Après les rades et les grèves,
Et les pays et les provinces,
Royales mieux qu'au temps des princes,
Les chères mains m'ouvrent les rêves."
(Verlaine, Sagesse, livre I, pièce XVII)

1.
L'expression "chères mains" est chargée d'affectivité. Elle rappelle l'expression "chers disparus". Mise à distance via la relative "qui furent miennes" (le passé simple plonge ces mains dans le passé).

2.
"Toutes petites", "toutes belles" : comme des mains d'enfant. Le narrateur verlainien est plein de passé ; il semble regretter une innocence perdue, une pureté sacrifiée aux "méprises mortelles" (fait-il allusion à son homosexualité ?) et "aux choses païennes" (Sagesse est un recueil d'inspiration chrétienne, Paul Verlaine, après une vie dissolue, ayant renoué avec la religion).

3.
Ces mains, ce sont peut-être aussi celles de son épouse (cf l'expression "accorder sa main") : Image habituelle de l'union : un couple se tenant la main.
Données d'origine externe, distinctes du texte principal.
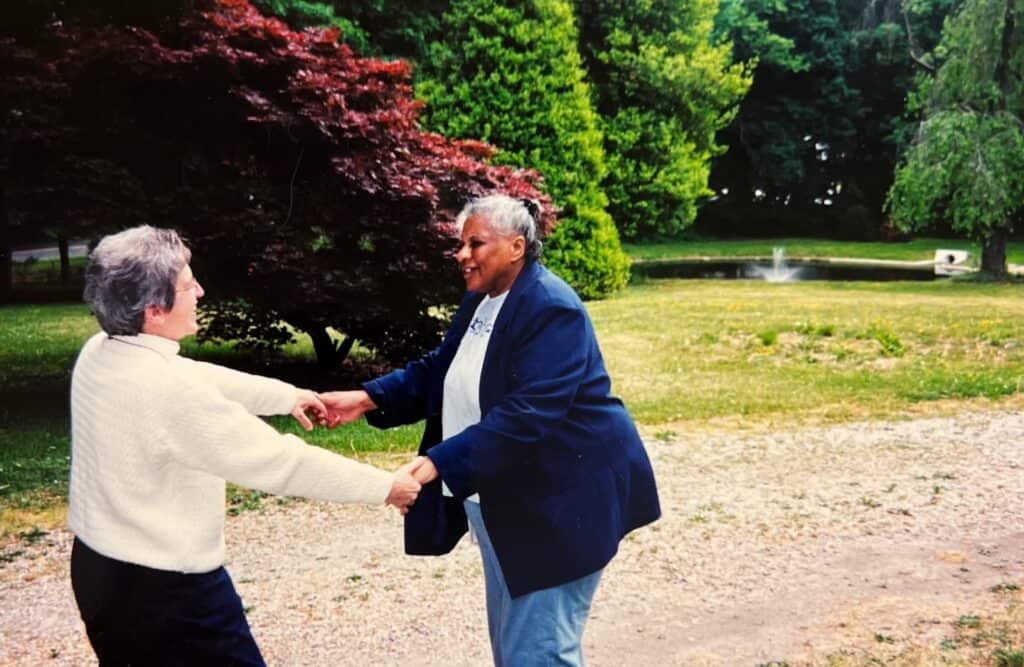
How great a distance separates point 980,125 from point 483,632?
70.0 feet

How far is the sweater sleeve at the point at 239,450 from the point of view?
2217 millimetres

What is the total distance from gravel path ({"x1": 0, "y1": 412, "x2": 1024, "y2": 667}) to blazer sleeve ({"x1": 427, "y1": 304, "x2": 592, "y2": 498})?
1.64 meters

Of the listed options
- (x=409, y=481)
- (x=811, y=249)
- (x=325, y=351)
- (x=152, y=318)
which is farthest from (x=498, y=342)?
(x=811, y=249)

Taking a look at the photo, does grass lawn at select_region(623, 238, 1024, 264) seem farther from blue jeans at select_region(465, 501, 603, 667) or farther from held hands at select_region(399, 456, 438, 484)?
held hands at select_region(399, 456, 438, 484)

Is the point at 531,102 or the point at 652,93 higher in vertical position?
the point at 652,93

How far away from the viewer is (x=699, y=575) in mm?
4988

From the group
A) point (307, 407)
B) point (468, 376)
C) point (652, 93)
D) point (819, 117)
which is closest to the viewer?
point (468, 376)

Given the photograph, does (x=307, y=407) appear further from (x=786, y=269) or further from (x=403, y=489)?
(x=786, y=269)

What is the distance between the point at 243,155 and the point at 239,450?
7383 mm

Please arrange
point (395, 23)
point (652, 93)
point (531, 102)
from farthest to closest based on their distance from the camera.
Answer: point (652, 93)
point (395, 23)
point (531, 102)

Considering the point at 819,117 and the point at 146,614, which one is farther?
the point at 819,117

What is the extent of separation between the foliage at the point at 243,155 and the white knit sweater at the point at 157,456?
20.8 feet

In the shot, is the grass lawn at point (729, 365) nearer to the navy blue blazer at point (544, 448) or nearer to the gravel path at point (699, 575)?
the gravel path at point (699, 575)

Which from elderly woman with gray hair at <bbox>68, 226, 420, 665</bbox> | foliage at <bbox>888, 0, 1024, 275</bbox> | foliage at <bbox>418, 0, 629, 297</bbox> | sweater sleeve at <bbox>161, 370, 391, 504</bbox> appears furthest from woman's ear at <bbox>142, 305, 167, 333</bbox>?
foliage at <bbox>888, 0, 1024, 275</bbox>
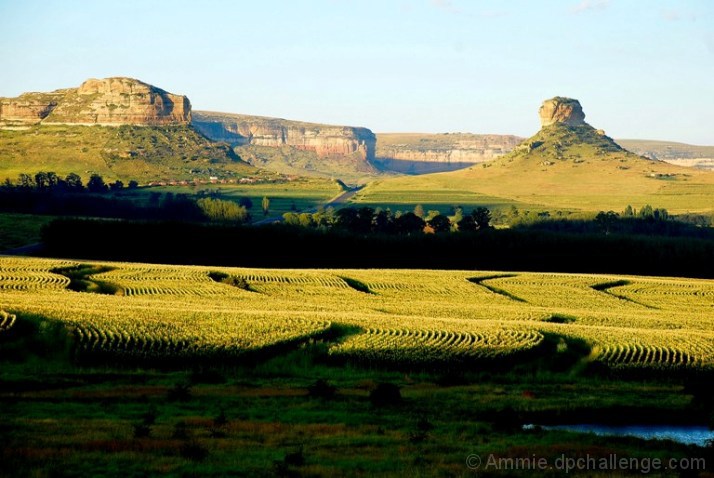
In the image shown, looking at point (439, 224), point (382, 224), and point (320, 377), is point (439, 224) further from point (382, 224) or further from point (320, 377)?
point (320, 377)

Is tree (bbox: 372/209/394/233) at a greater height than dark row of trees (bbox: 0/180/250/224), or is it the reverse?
tree (bbox: 372/209/394/233)

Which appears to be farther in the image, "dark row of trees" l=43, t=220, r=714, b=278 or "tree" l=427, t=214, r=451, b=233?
"tree" l=427, t=214, r=451, b=233

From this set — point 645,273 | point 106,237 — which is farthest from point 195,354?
point 645,273

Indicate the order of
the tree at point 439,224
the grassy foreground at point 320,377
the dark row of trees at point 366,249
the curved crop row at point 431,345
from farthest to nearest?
1. the tree at point 439,224
2. the dark row of trees at point 366,249
3. the curved crop row at point 431,345
4. the grassy foreground at point 320,377

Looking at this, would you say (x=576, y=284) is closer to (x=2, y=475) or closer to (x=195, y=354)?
(x=195, y=354)

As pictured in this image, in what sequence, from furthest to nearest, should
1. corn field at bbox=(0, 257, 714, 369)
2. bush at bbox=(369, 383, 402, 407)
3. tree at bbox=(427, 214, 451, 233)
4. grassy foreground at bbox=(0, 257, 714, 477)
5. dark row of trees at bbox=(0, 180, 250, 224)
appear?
dark row of trees at bbox=(0, 180, 250, 224)
tree at bbox=(427, 214, 451, 233)
corn field at bbox=(0, 257, 714, 369)
bush at bbox=(369, 383, 402, 407)
grassy foreground at bbox=(0, 257, 714, 477)

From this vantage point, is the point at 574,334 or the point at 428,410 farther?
the point at 574,334

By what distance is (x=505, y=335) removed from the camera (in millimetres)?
62281

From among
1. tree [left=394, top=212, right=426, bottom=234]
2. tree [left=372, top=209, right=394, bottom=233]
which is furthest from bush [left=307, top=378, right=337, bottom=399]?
tree [left=372, top=209, right=394, bottom=233]

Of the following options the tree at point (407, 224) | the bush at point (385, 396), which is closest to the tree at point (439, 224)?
the tree at point (407, 224)

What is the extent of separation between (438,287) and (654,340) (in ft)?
127

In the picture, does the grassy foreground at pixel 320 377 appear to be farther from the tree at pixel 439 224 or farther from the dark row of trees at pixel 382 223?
the tree at pixel 439 224

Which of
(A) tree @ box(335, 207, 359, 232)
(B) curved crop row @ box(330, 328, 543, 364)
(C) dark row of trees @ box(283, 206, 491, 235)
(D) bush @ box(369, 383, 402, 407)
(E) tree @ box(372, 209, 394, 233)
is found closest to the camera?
(D) bush @ box(369, 383, 402, 407)

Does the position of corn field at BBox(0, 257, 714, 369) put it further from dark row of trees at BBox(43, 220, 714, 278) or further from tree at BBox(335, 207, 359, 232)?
tree at BBox(335, 207, 359, 232)
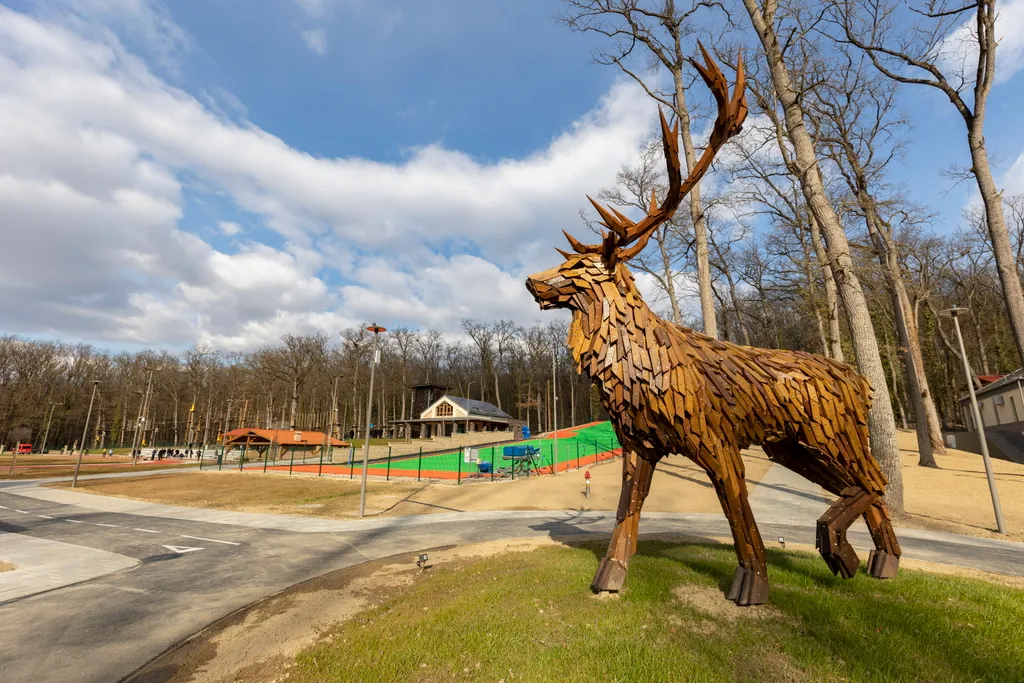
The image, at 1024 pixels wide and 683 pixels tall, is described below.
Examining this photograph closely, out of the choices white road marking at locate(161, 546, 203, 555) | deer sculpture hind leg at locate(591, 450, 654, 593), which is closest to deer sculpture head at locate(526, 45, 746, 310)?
deer sculpture hind leg at locate(591, 450, 654, 593)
La langue française présente ainsi l'image de deux êtres différents réunit par un double singulier : celui du "couple" et celui de la "main tenue".

4.
"rades" : en argot, du moins celui que je connais, le mot "rade" désigne un bistrot (cet emploi du mot est-il avéré au XIXème, je ne saurais le dire). Verlaine fut alcoolique, peut-être plus qu'il ne fut homosexuel. L'alcool déshinibant, se pourrait-il qu'il n'ait été homosexuel que sous influence ?

5.
"Les chères mains m'ouvrent des rêves" : Jolie formulation qui allie le concret et l'abstrait. Une musicalité certaine aussi (le son ouvert "ê" succède au son sourd "ou", de façon d'autant plus heureuxe que les deux mots présentent une parenté consonantique ("v" et "r").